§ Your assignment:
Go over the listing below line by line and tally those containing "flowers". Give only the tally.
--------
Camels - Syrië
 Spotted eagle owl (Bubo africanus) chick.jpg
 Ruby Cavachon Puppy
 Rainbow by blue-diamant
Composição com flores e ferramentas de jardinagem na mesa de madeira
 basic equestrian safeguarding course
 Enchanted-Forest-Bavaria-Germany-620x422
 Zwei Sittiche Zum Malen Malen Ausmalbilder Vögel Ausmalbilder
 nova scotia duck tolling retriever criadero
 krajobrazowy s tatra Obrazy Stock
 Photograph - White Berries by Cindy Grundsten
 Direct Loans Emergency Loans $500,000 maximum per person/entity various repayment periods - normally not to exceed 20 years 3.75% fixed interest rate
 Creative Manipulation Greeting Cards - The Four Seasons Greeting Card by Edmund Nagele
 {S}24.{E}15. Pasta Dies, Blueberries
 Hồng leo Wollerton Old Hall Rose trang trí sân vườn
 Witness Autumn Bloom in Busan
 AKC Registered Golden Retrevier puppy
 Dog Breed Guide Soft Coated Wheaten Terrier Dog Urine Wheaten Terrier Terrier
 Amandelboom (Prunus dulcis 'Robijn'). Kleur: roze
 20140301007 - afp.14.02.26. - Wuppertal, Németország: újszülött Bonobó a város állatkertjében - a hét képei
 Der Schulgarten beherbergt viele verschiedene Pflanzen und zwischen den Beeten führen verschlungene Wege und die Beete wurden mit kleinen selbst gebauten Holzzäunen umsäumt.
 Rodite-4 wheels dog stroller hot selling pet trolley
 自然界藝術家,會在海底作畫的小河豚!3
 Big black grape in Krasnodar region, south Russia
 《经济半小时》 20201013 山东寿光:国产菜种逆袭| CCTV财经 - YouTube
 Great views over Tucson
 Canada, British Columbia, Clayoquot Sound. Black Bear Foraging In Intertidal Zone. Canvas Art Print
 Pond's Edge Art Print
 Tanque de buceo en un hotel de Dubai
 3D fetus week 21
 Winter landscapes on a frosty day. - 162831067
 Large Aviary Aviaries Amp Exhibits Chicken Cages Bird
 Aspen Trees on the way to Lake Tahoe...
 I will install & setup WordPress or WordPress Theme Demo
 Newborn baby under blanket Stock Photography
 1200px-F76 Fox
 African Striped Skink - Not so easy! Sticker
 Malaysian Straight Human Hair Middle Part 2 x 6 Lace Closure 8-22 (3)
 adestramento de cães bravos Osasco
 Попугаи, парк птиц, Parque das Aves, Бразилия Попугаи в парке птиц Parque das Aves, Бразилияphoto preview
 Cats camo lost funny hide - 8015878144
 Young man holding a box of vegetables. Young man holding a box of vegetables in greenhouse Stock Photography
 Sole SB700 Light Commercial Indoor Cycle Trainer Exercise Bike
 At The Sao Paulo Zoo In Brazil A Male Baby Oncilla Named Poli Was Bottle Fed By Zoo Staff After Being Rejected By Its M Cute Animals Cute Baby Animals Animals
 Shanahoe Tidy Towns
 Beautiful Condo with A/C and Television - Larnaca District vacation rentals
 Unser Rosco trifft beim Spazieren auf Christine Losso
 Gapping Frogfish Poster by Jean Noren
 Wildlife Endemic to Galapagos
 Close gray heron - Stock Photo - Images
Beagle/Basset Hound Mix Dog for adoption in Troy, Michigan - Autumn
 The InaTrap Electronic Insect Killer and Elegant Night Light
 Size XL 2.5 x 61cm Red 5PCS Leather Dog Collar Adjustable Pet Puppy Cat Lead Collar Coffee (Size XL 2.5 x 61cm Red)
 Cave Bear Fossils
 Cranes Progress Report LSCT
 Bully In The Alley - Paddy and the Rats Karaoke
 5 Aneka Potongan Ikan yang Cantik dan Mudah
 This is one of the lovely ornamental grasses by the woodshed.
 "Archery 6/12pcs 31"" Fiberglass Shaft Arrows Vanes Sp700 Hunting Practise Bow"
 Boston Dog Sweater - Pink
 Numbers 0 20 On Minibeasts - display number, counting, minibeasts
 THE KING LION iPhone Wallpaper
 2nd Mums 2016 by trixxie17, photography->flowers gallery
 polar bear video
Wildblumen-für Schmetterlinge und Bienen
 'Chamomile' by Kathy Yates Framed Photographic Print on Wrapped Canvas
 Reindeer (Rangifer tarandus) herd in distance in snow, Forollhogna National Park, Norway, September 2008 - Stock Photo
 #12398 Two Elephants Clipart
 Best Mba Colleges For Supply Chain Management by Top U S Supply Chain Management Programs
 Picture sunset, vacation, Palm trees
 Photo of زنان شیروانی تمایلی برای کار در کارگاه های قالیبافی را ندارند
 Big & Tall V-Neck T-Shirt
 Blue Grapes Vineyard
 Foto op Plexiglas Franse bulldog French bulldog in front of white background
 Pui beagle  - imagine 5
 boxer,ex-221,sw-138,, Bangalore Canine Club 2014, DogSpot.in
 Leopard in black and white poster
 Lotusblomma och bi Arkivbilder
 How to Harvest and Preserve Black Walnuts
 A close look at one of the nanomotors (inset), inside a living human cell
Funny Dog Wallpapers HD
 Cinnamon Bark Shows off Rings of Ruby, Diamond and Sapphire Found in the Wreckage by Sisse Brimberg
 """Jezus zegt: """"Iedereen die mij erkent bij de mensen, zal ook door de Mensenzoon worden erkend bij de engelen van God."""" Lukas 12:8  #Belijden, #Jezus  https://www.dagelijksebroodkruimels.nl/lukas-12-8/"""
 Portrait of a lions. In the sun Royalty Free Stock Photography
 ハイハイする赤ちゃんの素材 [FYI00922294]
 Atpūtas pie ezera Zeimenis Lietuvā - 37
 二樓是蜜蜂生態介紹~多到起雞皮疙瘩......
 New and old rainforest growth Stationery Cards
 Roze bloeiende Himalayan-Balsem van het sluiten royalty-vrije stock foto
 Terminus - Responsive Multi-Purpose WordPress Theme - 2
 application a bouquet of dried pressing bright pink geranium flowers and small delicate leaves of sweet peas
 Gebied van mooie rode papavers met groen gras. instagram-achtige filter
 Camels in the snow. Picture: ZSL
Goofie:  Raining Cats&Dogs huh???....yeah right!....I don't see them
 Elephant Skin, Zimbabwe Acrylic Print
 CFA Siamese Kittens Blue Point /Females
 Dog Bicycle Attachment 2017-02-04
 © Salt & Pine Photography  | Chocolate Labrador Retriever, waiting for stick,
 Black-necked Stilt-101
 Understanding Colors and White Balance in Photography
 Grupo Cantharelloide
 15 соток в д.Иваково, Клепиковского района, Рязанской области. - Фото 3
--------
§ Solved exercise:
2